The wolf rubbed his head against Teyla's knee. She gazed intently at him for a long moment.

"If you had the choice," she said at last, "would you drift from star to star and world to world seeing wonders upon wonders from afar but never touching nor reaching them, or would you share good company and eat fried varnak on a stick?"

"Fried varnak on a stick," said Sheppard.

"Fried varnak on a stick," said Ronon.

"Fried varnak on a stick," said the oligarch.

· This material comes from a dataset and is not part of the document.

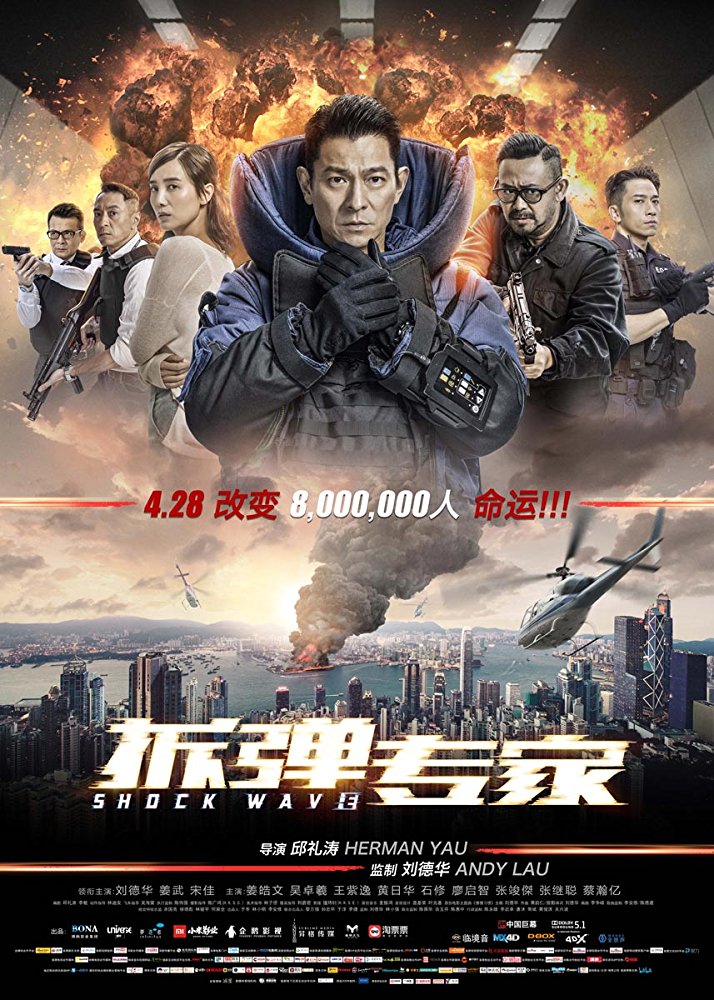 Chai dan zhuan jia Aka Shock Wave (2017)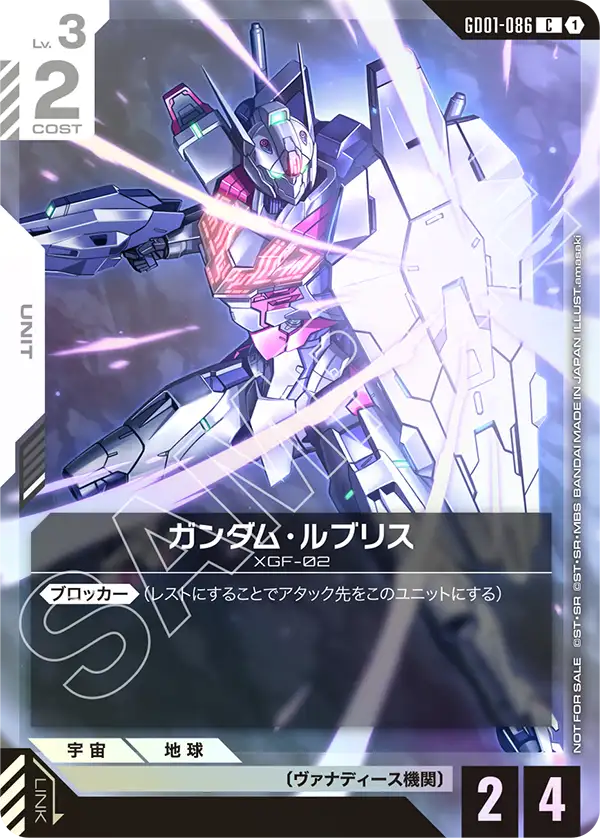 GD01-086_p1_ガンダム・ルブリス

"All the secrets of the universe would be -- well, but I'd rather unlock them myself and be able to use them, so I'd probably take the varnak if you fried it in something else. Or a drumstick. I could really go for another drumstick."

"Yes, but your first choice was for the secrets of the universe," Sheppard said.

Rodney rolled his eyes. "Then it's a good thing we're flying Church of England Airlines, isn't it?"

"Excuse me, but. What?"

"You know. Eddie Izzard."

"What's an eddyizzer?"

"Philistine," Rodney said, deeply and heartfeltly. After a quick glance at his other two teammates, one of whom was busy attending a wolf and the other eyeing the wolf warily in case it should go for someone's throat or something, enlightened or not, he added "Haven't Anthro and Linguistics been teaching you anything?"

"Oh, you know they only love me for my in-depth knowledge of Late Modern Ancient I picked up from that thing you don't want me to talk about."

Rodney threw a drumstick bone at him.